Anthropic Raises $30 Billion in Record Funding, Valuation Soars to $380 Billion Ahead of IPO
AI startup Anthropic has secured a landmark $30 billion funding round, pushing its valuation to $380 billion — one of the highest ever for a private AI company. The capital will fuel massive infrastructure expansion as the firm prepares for a potential public offering and intensifies its rivalry with OpenAI.

Anthropic, the artificial intelligence startup founded by former OpenAI researchers, has announced a historic $30 billion Series G funding round, catapulting its valuation to $380 billion — a figure that positions it among the most valuable private technology companies in the world. The capital infusion, confirmed by company leadership and corroborated by financial analysts, is the largest single investment ever made in an AI firm and underscores the explosive market confidence in next-generation generative AI infrastructure.
According to Handelsblatt, the funding is primarily intended to accelerate the construction of proprietary AI data centers, reduce reliance on third-party cloud providers like Google and Amazon, and scale the deployment of its Claude family of models. The move signals a strategic pivot toward vertical integration, as Anthropic seeks to control the full stack — from hardware to model training to safety protocols — in a bid to outpace competitors like OpenAI and Meta.
"This isn’t just about scaling compute," said an executive familiar with the deal, speaking anonymously. "It’s about sovereignty.

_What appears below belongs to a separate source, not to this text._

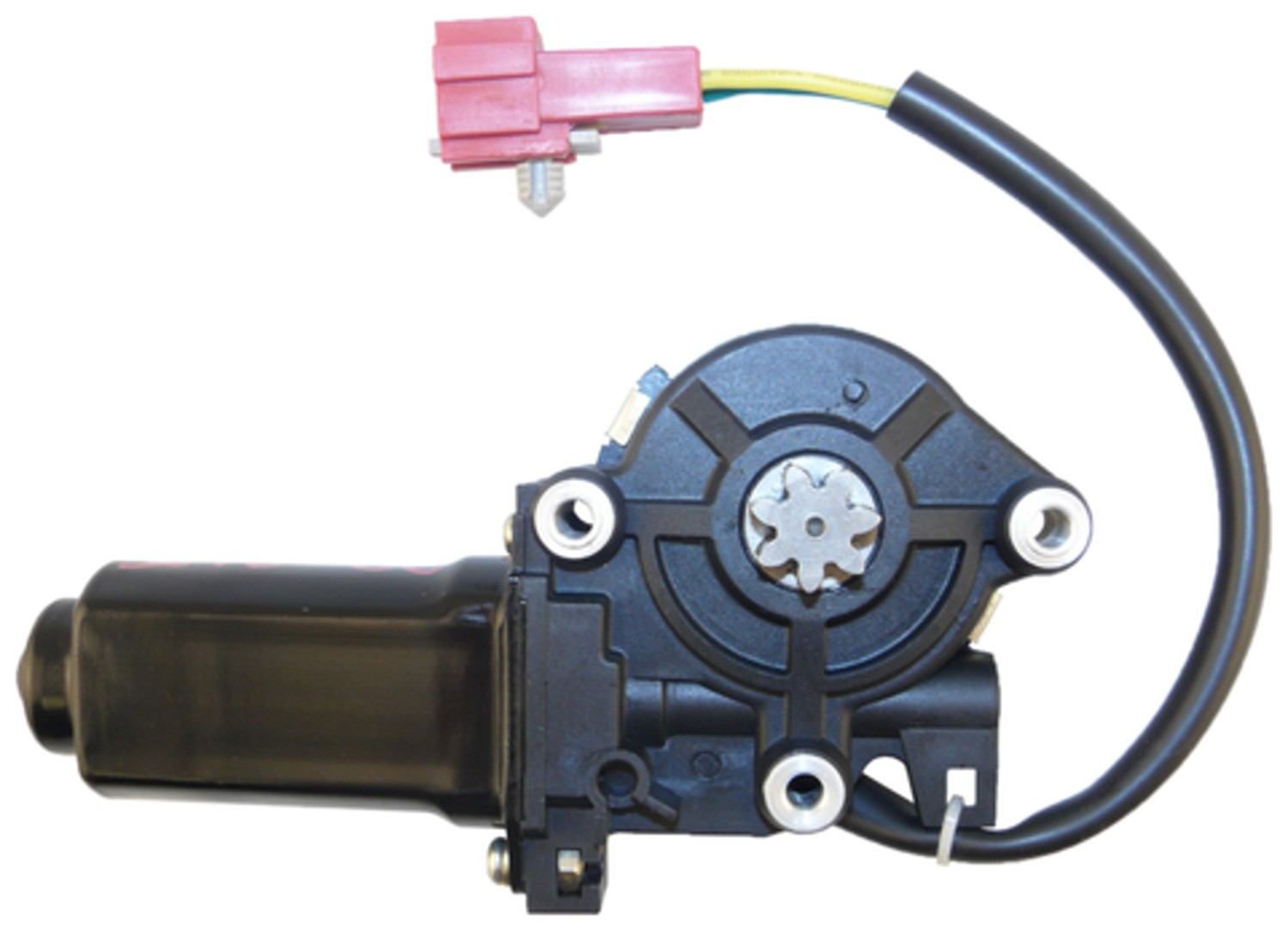 ACI Power Window Motor 86841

We’re building the infrastructure to ensure our models remain aligned, secure, and commercially viable without external dependencies." The executive added that the company has already secured land and permits for multiple new data center campuses in the U.S. and Europe, with construction slated to begin in Q3 2026.

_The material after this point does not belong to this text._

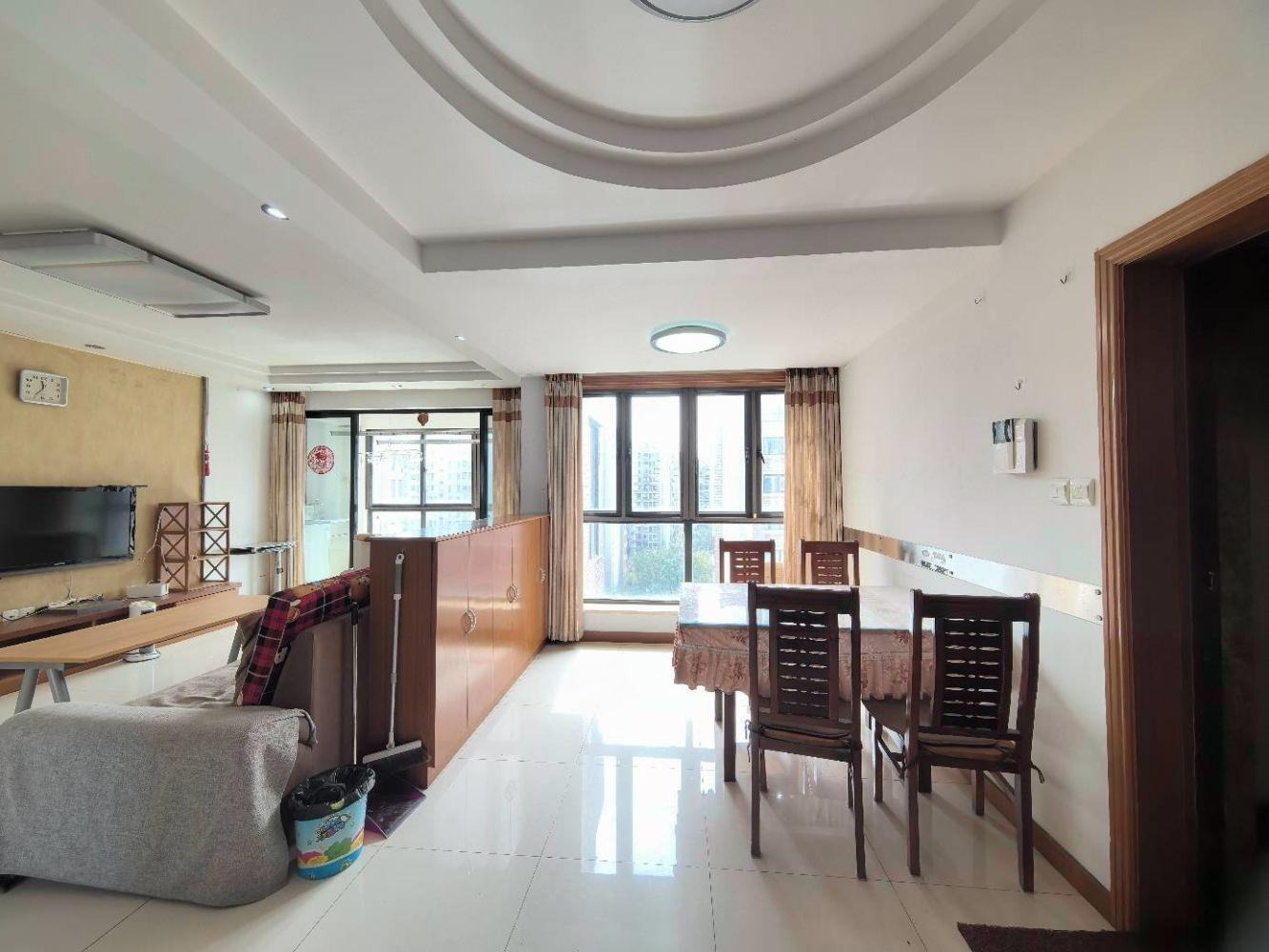 上海保利海上五月花(公寓住宅)二手房房源图片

Anthropic’s leadership has consistently emphasized responsible AI development. On its official website, the company highlights its Updated Responsible Scaling Policy, which commits to rigorous safety testing before deploying models of increasing capability. The $30 billion raise, analysts say, may enable Anthropic to implement even stricter governance frameworks — potentially setting a new industry benchmark for AI safety investment.

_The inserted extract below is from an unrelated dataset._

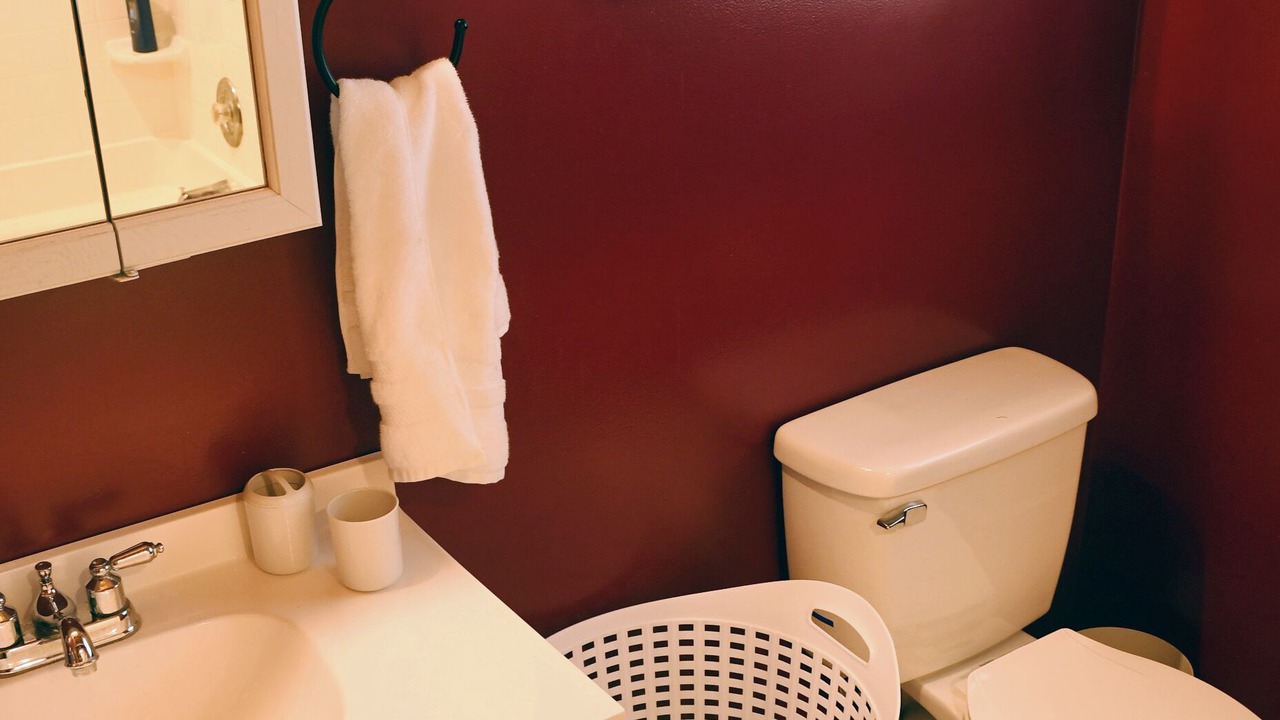 Photo of Bathroom in Mount Nebo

The timing of the funding round is widely interpreted as preparation for a potential initial public offering (IPO) within the next 18 to 24 months. Sources close to the company indicate that Anthropic has engaged with major investment banks, including Goldman Sachs and Morgan Stanley, to begin preparing regulatory filings. If successful, the IPO could be the largest tech offering since Alibaba’s 2014 debut, potentially surpassing $100 billion in market capitalization.
Meanwhile, competition with OpenAI remains fierce. While OpenAI continues to leverage Microsoft’s cloud infrastructure and has recently launched GPT-4o, Anthropic is betting on its proprietary Claude 3.5 models and enterprise-grade API integrations to capture market share in regulated sectors like healthcare, finance, and government. According to Handelsblatt, Anthropic’s enterprise contracts have grown by 400% year-over-year, with major clients including JPMorgan Chase, Siemens, and the U.S. Department of Health and Human Services.
Investors in this round include existing backers such as Amazon and Salesforce, alongside new participants from sovereign wealth funds in the Middle East and Asia. The deal, one of the most closely watched in tech history, reflects a broader trend: AI is no longer a speculative bet but a foundational pillar of global economic infrastructure.
As Anthropic prepares for its next chapter, the world watches closely. Will it become the first AI-native company to achieve trillion-dollar status? Or will its aggressive expansion trigger regulatory scrutiny? One thing is certain: the race for AI dominance has entered a new, capital-intensive phase — and Anthropic is leading the charge.